The university confirmed in a statement Tuesday that it was punishing students who participated in the protest at the school’s Butler Library, where at least 80 people were detained, as well as a similar demonstration during its annual alumni weekend last year.

Columbia said it would not release the “individual disciplinary results of any student” but said that “sanctions from Butler Library include probation, suspensions (ranging from one year to three years), degree revocations, and expulsions.”

The source familiar with the matter told NBC News in a phone call that two-thirds of the suspended students were suspended for two years.

Columbia University Apartheid Divest, a student group advocating for the university to divest its ties to Israel, said in a news release that nearly 80 students were informed Monday afternoon that they would be suspended for one to three years or expelled for participating in the protest in May.

The student group claimed that the disciplinary letters required suspended students to submit apologies to the university to return to campus — or face expulsion.

In its statement Tuesday, Columbia said, “Our institution must focus on delivering on its academic mission for our community.”

“Disruptions to academic activities are in violation of University policies and Rules, and such violations will necessarily generate consequences,” it said.

The disciplinary crackdown comes several months after the Trump administration cut hundreds of millions of dollars in federal research grants to the university.

Following those cuts, Columbia implemented a long list of new policies at the request of the Trump administration to begin negotiations on restoring federal funding.

The university agreed to adjust its disciplinary process, ban masks at protests in most cases and hire dozens of new security officers, among other measures, according to a document the university said it shared with the federal government and posted on its website.

Last year’s student protests and encampments at the university, galvanized by the ongoing war in Gaza, drew both outrage and applause around the world.

The unprecedented nature of the student-led protests — which marked the first time Columbia allowed police to suppress demonstrations at the university since protests against the Vietnam War in 1968 — made the university the de facto epicenter of similar demonstrations at universities nationwide.

But some of Columbia’s students previously told NBC News that protesting on the campus in recent months had become “dangerous” following the university’s agreement with the Trump administration and the detainment of student activist Mahmoud Khalil by immigration authorities.

Khalil, a graduate student who helped lead negotiations between student protesters and the university, was held at an immigration detention center in Louisiana for more than 104 days before he was released last month.

However, the fears did not stop dozens from protesting the war and the university’s ties to Israel in May.

Dozens of demonstrators occupied a room in Butler Library during the May protest, as students were studying for their final exams.
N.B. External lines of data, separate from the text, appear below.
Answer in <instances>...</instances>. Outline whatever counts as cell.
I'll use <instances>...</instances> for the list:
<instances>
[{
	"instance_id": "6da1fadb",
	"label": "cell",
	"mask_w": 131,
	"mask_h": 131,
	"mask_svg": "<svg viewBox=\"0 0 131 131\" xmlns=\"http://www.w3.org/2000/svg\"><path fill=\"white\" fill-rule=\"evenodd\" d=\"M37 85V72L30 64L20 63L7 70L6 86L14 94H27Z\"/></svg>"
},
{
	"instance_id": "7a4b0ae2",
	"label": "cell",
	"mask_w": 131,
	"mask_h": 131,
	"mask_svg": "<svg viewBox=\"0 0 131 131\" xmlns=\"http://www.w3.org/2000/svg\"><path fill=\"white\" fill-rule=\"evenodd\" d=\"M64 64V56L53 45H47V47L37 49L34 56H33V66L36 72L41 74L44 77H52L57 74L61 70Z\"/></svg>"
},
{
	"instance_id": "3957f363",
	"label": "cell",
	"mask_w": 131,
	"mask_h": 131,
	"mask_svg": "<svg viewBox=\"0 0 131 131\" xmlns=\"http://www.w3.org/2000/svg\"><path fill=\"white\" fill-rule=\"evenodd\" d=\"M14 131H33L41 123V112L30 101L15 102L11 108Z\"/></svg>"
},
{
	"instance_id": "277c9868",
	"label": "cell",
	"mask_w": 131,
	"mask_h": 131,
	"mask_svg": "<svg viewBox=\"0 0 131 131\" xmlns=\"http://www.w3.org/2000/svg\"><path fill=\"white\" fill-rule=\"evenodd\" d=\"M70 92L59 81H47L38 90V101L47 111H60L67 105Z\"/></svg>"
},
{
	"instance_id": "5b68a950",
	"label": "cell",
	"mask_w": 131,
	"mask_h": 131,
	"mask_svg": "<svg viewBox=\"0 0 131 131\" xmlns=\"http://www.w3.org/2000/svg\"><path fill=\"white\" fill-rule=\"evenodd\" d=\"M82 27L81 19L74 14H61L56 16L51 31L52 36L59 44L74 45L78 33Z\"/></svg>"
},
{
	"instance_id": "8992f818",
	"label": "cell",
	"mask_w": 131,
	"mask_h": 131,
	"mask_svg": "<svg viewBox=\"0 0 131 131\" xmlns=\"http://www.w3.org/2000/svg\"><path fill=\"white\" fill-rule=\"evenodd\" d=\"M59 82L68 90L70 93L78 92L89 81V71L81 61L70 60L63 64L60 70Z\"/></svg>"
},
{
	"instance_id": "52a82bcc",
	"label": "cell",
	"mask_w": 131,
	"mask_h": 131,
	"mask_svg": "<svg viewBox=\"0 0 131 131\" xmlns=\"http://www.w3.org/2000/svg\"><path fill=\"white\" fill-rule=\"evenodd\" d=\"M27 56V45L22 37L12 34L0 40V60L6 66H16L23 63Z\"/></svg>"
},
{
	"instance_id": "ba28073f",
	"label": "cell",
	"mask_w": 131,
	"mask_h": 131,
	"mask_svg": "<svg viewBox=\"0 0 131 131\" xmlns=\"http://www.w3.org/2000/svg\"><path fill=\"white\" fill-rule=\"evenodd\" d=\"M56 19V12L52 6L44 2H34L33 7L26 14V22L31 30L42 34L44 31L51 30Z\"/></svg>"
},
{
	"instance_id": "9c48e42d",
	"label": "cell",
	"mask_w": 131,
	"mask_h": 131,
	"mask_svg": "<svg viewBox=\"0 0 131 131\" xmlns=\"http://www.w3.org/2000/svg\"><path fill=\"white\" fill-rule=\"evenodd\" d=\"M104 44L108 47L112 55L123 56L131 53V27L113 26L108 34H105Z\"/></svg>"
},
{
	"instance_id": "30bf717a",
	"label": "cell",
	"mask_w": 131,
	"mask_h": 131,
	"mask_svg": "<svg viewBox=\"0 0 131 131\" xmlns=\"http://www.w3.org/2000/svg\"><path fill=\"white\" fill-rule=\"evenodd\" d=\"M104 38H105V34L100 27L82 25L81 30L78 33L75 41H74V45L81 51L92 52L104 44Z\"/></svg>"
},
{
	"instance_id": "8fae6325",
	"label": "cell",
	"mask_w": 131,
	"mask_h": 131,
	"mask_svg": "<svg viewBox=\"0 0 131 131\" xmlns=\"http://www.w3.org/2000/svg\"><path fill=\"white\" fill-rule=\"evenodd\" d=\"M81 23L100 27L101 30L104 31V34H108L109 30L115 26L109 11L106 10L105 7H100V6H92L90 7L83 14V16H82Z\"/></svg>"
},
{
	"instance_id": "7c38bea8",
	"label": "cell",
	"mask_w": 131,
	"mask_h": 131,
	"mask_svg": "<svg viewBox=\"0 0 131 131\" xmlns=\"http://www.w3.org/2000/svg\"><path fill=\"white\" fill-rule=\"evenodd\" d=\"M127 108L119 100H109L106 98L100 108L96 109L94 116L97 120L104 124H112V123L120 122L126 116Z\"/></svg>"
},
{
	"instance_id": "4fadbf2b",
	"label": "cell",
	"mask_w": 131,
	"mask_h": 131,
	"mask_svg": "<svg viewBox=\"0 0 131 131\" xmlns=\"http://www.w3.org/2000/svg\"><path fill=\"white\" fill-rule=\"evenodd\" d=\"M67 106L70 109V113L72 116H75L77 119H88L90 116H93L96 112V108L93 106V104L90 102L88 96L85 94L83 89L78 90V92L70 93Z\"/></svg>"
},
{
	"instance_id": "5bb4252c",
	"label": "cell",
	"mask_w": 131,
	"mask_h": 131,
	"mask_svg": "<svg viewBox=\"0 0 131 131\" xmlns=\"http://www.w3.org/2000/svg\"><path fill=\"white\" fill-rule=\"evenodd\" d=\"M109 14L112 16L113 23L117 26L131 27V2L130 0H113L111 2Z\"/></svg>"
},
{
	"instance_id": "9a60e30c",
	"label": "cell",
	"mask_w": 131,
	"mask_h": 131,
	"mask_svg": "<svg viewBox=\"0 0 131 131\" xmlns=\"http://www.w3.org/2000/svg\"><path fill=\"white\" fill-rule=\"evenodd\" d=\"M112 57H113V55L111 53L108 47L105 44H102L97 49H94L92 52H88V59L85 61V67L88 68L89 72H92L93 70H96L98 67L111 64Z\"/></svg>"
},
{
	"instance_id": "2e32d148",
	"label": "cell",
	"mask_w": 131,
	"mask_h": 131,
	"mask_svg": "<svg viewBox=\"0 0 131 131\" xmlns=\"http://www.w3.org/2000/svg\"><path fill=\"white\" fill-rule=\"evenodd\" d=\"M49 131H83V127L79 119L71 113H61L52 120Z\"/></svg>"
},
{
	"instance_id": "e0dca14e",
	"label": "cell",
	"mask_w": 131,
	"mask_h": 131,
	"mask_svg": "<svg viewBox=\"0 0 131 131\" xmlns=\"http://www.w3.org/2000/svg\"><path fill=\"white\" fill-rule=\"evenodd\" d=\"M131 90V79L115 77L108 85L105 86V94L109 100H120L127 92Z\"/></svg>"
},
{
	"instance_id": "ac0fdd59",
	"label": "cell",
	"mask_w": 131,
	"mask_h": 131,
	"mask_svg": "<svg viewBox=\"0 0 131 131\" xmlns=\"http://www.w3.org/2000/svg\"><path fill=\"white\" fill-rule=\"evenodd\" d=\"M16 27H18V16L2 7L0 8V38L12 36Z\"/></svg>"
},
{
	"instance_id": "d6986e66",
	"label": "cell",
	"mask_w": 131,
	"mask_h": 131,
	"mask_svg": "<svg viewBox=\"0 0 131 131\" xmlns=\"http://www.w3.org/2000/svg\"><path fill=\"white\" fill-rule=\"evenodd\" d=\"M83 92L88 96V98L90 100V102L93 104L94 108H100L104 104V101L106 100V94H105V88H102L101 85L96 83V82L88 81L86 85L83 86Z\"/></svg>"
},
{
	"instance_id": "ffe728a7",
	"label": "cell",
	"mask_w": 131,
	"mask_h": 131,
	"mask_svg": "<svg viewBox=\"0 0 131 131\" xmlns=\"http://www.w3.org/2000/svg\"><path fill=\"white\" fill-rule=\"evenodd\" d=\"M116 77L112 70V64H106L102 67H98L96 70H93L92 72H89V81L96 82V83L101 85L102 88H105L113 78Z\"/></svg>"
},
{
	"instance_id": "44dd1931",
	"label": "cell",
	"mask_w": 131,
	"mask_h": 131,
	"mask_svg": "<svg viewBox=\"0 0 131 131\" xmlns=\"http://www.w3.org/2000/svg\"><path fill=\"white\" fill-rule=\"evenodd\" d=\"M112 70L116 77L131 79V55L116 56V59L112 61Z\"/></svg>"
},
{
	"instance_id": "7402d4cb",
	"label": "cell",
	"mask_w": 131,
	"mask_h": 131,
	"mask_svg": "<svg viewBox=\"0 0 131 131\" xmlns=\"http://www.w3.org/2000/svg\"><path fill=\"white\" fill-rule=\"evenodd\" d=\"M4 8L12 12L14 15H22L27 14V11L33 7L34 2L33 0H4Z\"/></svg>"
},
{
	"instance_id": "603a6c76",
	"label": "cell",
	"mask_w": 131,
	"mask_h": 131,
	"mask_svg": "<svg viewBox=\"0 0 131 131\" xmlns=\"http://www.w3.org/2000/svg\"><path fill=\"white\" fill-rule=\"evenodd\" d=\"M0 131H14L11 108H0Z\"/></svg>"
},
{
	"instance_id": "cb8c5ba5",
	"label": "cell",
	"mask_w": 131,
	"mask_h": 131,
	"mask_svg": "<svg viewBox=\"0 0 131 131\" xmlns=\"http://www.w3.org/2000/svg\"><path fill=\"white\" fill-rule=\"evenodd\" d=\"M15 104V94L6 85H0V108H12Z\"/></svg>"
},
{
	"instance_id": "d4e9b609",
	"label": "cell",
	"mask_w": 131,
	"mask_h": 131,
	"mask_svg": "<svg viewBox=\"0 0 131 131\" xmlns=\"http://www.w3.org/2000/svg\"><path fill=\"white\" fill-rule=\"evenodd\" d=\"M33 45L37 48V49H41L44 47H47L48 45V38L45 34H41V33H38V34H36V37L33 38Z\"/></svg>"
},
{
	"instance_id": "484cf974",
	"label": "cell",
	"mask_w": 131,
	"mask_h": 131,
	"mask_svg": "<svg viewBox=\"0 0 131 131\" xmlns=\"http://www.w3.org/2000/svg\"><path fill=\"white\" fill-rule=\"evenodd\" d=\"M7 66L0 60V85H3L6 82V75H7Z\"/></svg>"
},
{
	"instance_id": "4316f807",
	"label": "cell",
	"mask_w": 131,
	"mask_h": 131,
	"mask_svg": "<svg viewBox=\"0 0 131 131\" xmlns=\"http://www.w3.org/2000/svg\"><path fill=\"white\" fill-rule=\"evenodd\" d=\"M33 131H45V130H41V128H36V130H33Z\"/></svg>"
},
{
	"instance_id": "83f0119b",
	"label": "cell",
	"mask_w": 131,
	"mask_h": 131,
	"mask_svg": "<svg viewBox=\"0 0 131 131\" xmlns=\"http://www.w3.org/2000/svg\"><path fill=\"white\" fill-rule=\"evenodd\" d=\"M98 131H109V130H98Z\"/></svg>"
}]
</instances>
Protesters wore keffiyehs, chanted slogans and clashed with police and campus security officers, according to video of the demonstration posted on social media.

Police officers prevented the demonstrators from leaving the library without presenting identification for some time before they began arresting students, the videos show.

The protest resulted in the detainment of at least 80 people, according to New York police. Two campus security officers were injured during the protest, the university said at the time, because of a crowd surge.

Columbia took similar disciplinary action in March for pro-Palestinian protests that took place on campus last year. It issued “multi-year suspensions, temporary degree revocations and expulsion” for students who overtook a university building, Hamilton Hall, at the height of last year’s protests.